> [DOCUMENT SECTION]
Researchers Worldwide Come Together on “NeuRRAM” Neuromorphic Chip
The teams have developed the first compute-in-memory chip to tackle a range of AI applications at lower energy and higher accuracy than other platforms.
The holy grail of edge AI computing is a chip that offers high efficiency, performance, and versatility simultaneously. Obtaining all three has historically posed a significant challenge for designers, and as such, many have started considering new computing architectures altogether.
One of these new architectures is in-memory computing, which aims to eliminate the data movement bottleneck to achieve higher efficiency and better performance than conventional digital processing units. This week, a group of international researchers published a paper describing a new compute-in-memory chip based on resistive random-access memory (RRAM).
The NeuRRAM neuromorphic chip. Image used courtesy of UCSD
In this article, we’ll discuss RRAM for compute-in-memory (CIM), the historical shortcomings of these solutions, and the group’s new "NeuRRAM" neuromorphic chip.
Resistive RAM for Compute in Memory
Within the past 30 years, designers have been investigating the idea of compute in memory—and more recently, compute in memory based on resistive RAM.
RRAM CIM removes the von Neumann bottleneck, a result of separate memory and compute, and instead merges them together. In this architecture, resistive RAM elements are used for memory storage, where binary digits are stored based on the resistive state of the RRAM material in each cell. Here, applying a voltage may cause the RRAM to become a highly resistant material, representing a digital 1 and vice versa. Reading out bits in memory is achieved by applying a voltage to the RRAM cell and reading out the resulting current, which will vary based on the state of the RRAM.
Example of multiplication using an RRAM CIM cell. Image used courtesy of SemiWiki
RRAM is an extremely power-efficient, small, and non-volatile form of memory. This architecture also fits very well in the context of artificial intelligence computation since machine learning computation relies heavily on multiply and accumulate functions that can be easily implemented with RRAM. Since sensing currents enable RRAM results to be read out, one can easily add and multiply RRAM values by summing currents in a junction or a series of junctions.
The Shortcomings of RRAM CIM
Despite the benefits of RRAM CIM, the research and development of this technology have still been fraught with obstacles.
For one, much of the early research focused on performing the AI computation on the RRAM chip but still relied on off-chip resources to perform other essential functions such as analog-to-digital conversion and neuron activations. Not only did this limit system performance but it also skewed benchmarking. Historically, results were based on software emulation of device characteristics, which are almost always optimistic.

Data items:
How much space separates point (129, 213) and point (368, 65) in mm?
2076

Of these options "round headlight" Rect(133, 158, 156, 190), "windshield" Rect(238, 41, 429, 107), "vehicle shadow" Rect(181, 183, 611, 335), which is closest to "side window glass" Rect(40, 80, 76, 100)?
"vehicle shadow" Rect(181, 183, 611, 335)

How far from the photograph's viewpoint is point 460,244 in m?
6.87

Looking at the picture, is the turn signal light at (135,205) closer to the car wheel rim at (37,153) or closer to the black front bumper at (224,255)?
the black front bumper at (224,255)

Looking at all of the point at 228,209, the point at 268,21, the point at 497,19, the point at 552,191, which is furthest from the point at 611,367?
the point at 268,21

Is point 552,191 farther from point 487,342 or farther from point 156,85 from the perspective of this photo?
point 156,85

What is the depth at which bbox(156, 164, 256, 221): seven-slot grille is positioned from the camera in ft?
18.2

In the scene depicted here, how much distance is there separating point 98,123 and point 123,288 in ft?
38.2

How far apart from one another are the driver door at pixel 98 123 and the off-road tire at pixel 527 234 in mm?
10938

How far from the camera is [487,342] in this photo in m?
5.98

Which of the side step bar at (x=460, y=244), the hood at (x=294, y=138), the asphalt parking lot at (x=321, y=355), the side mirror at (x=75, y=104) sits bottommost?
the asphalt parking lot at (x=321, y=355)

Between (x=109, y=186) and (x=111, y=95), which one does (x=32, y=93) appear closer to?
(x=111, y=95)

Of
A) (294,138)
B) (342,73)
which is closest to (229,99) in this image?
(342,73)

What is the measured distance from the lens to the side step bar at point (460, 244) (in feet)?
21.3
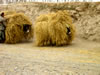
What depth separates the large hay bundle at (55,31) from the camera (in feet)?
22.2

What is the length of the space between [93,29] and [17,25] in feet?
10.3

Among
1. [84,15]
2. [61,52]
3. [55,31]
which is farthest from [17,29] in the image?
[84,15]

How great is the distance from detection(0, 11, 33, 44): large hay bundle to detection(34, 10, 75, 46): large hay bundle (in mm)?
958

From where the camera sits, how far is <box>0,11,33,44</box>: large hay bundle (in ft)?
25.0

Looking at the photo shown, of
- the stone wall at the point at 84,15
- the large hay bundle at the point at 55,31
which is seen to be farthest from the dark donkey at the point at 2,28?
the stone wall at the point at 84,15

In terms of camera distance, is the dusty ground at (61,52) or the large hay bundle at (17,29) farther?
the large hay bundle at (17,29)

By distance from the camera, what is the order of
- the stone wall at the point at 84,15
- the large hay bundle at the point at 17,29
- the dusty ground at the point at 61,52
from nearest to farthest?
the dusty ground at the point at 61,52, the large hay bundle at the point at 17,29, the stone wall at the point at 84,15

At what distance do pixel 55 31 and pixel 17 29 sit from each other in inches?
64.6

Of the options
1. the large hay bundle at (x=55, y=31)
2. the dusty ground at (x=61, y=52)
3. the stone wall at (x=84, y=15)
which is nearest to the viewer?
the dusty ground at (x=61, y=52)

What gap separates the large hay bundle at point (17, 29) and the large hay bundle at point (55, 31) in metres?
0.96

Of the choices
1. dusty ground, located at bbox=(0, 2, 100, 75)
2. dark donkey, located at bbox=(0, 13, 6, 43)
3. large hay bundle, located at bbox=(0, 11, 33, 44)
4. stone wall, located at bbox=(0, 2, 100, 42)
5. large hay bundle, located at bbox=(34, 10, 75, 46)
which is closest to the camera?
dusty ground, located at bbox=(0, 2, 100, 75)

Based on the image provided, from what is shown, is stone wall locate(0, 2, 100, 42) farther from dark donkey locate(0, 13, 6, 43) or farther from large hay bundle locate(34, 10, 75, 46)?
dark donkey locate(0, 13, 6, 43)

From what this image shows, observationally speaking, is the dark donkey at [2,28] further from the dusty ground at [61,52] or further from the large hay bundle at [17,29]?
the dusty ground at [61,52]

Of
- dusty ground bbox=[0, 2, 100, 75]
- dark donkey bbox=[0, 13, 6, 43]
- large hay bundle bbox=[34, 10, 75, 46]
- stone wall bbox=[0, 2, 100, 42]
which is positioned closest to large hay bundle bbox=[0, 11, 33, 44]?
dark donkey bbox=[0, 13, 6, 43]
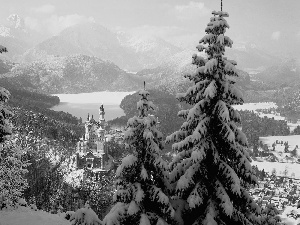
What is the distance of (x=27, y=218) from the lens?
40.4 meters

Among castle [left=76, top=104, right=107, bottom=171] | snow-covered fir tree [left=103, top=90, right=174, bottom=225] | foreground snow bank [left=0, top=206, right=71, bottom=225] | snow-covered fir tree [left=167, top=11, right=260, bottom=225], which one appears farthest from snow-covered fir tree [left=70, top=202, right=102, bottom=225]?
castle [left=76, top=104, right=107, bottom=171]

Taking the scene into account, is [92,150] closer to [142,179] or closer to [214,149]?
[142,179]

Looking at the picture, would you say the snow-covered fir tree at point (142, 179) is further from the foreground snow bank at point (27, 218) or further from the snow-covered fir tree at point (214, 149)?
Result: the foreground snow bank at point (27, 218)

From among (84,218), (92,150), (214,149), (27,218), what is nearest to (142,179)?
(84,218)

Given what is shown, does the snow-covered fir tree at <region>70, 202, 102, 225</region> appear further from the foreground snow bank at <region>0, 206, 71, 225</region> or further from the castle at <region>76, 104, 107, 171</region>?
the castle at <region>76, 104, 107, 171</region>

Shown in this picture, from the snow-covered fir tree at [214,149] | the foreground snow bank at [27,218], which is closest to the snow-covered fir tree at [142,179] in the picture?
the snow-covered fir tree at [214,149]

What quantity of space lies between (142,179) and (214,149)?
4.61 metres

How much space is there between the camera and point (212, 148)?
20266 millimetres

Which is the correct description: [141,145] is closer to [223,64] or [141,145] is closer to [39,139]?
[223,64]

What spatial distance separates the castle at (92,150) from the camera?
372ft

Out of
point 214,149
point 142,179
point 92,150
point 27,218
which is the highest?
point 214,149

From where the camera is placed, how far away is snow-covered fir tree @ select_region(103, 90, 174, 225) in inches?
746

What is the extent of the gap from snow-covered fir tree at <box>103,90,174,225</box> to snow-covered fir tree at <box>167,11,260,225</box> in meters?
1.31

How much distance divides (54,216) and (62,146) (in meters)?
101
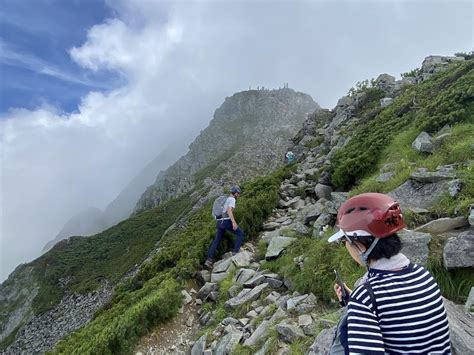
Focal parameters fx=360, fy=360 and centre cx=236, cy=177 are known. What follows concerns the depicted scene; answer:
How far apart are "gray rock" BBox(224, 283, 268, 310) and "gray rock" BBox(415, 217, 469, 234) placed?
4217 millimetres

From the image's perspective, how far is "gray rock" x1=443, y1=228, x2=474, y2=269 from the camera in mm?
6097

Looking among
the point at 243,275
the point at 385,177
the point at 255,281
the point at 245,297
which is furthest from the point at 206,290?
the point at 385,177

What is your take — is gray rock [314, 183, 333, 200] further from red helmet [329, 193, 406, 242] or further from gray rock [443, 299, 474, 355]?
red helmet [329, 193, 406, 242]

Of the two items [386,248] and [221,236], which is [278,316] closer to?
[386,248]

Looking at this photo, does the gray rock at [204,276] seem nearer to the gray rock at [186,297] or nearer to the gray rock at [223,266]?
the gray rock at [223,266]

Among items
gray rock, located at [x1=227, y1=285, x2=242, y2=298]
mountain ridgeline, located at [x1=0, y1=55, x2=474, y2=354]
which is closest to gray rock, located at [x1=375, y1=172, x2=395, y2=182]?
mountain ridgeline, located at [x1=0, y1=55, x2=474, y2=354]

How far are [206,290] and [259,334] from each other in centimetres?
424

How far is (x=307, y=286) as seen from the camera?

> [DIRECTIONS FOR THIS TASK] Write the next part of the article on the NeuRRAM neuromorphic chip, picking up right after its final sentence.

> [REPLY]
Beyond this, there are inherent tradeoffs between energy efficiency, versatility, and accuracy within an RRAM CIM device. According to a group of researchers from the University of California San Diego (UCSD), Stanford University, Tsinghua University, and the University of Notre Dame, no previous research has ever attempted to simultaneously optimize for all three criteria.
NeuRRAM Hits on Efficiency, Accuracy, Flexibility
This week, those researchers from UCSD, Stanford, Tsinghua, and Notre Dame published a report in Nature describing an RRAM CIM chip they call NeuRRAM.
The NeuRRAM neuromorphic chip is said to achieve a combination of efficiency, accuracy, and flexibility thanks to an output sensing method it employs. Compared to conventional techniques that read out current for an output, NeuRRAM uses a neuron circuit that senses voltages and performs efficient analog-to-digital conversion all on-chip.
Block diagram of a CIM core and the NeuRRAM architecture. Image used courtesy of Nature and Wan et al
The architecture includes CMOS neuron circuits that coexist with the RRAM bit cells. A neuromorphic AI chip, NeuRRAM consists of 48 neurosynaptic cores, 256 CMOS neurons, and 65,536 RRAM cells that perform parallel processing and can support data and model parallelism. This allows different model layers to be mapped to different cores for maximum versatility.
The team of international researchers claims the chip can achieve an energy-delay product (EDP) of up to 2.3x lower than conventional digital processors while also offering a computational density that is up to 13x higher. NeuRRAM is also said to achieve an accuracy of 99% for handwritten digit recognition, 85.7% for image classification, and 84.7% for speech recognition.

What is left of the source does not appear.